Passage given:

You no longer need to spend time guessing color codes or checking your design assets for the code being used. Pick it from existing elements or even images on the page.
Inspecting Elements in Safari
Safari offers the Webkit Inspector for inspecting pages on macOS systems primarily. However, you need to enable the development menu before accessing it.
Open Safari and click Safari from the Menu > Settings > Advanced. Check the box for “Show features for web developers.”
Now you can visit any website and right-click to see the “Inspect element” option available,
You can also use the keyboard shortcut, Cmd+Opt+C, to access the Inspect Element feature.
Timelines And Network Speed
Similar to most other browsers, Safari offers powerful timelines within the Safari Inspector. The resources list helps you instantly identify which files are causing rendering delays and what the reason could be. You can also see what scripts are blocking the page load.

Aim of the exercise: Pick up the guide to inspecting pages in Safari after its last sentence and keep writing it.

Stored data:
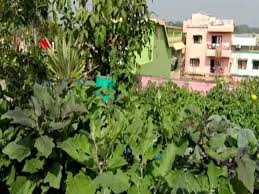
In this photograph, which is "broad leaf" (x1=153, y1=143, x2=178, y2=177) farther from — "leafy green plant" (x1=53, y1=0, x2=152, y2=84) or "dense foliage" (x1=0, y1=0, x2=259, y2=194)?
"leafy green plant" (x1=53, y1=0, x2=152, y2=84)

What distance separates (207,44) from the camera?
3231 cm

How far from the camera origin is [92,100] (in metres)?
1.30

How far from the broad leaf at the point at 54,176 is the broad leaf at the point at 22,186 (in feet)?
0.12

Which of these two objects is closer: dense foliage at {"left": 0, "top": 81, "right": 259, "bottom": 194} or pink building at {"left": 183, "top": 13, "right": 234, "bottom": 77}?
dense foliage at {"left": 0, "top": 81, "right": 259, "bottom": 194}

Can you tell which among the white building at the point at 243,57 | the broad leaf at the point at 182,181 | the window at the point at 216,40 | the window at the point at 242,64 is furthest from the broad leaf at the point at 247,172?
the window at the point at 242,64

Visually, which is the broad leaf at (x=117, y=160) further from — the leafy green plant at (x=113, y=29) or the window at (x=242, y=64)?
the window at (x=242, y=64)

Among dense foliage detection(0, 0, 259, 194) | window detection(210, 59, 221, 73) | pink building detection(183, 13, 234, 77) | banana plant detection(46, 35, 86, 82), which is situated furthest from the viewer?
window detection(210, 59, 221, 73)

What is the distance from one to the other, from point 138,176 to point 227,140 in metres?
0.30

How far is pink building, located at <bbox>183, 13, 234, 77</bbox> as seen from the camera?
103 feet

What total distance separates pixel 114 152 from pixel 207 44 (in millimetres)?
31987

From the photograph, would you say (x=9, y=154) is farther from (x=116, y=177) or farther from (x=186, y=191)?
(x=186, y=191)

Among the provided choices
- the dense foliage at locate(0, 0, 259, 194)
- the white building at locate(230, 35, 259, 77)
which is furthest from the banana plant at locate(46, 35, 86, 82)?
the white building at locate(230, 35, 259, 77)

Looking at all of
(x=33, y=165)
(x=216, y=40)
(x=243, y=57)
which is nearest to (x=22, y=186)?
(x=33, y=165)

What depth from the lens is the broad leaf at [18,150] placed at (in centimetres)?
102
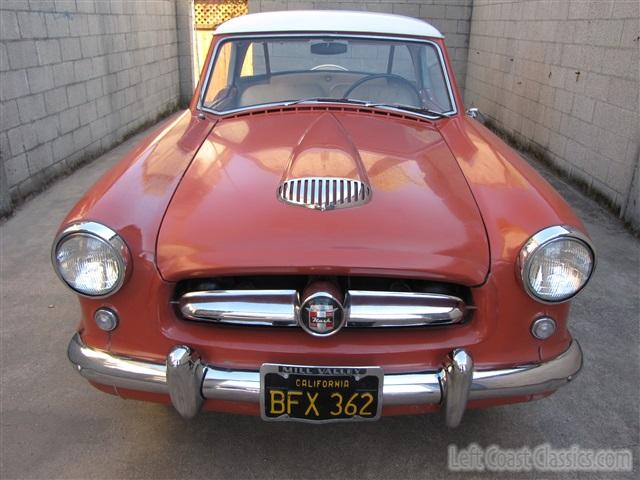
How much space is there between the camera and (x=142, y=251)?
1645 millimetres

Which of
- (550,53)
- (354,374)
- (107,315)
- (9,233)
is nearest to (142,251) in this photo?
(107,315)

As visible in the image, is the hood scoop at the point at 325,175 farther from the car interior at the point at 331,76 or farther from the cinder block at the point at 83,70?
the cinder block at the point at 83,70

Result:
3D View Of Website Layers
If you want to analyze the layers that make up the website, simply go to the Layers tab and you’ll be presented with a full 3D model of all the layers
Ways To Use Inspect Element
Now that we’ve set up inspector tools let’s discuss some practical ways they can be used. Here are just a few common usage examples:
Change Text Or Images
One helpful capability is modifying textual content or image assets directly within the editor. You can tweak headlines, swap logos, anonymize details, and more.
To edit any text or images, inspect the element you want to change first, then double-click within its bounds in the code editor to make the content editable.
Input anything you want, and press enter to make the changes live (temporarily).
Change Colors, Fonts, And Styling
When inspecting various elements like links, buttons, menus, or galleries — you’ll notice attributes that define associated behavior like href destination URLs, carousel view box data sources, and more.
Much like editing textual content and CSS properties and style sheets, these HTML-level traits can be manipulated directly within Inspector.
The DOM updates these changes on the spot. So you can immediately see how the changes reshape component functionality without coding:
Modify the href of links and buttons to redirect clicks elsewhere temporarily.
Adjust tab role and aria tags to test accessibility improvements.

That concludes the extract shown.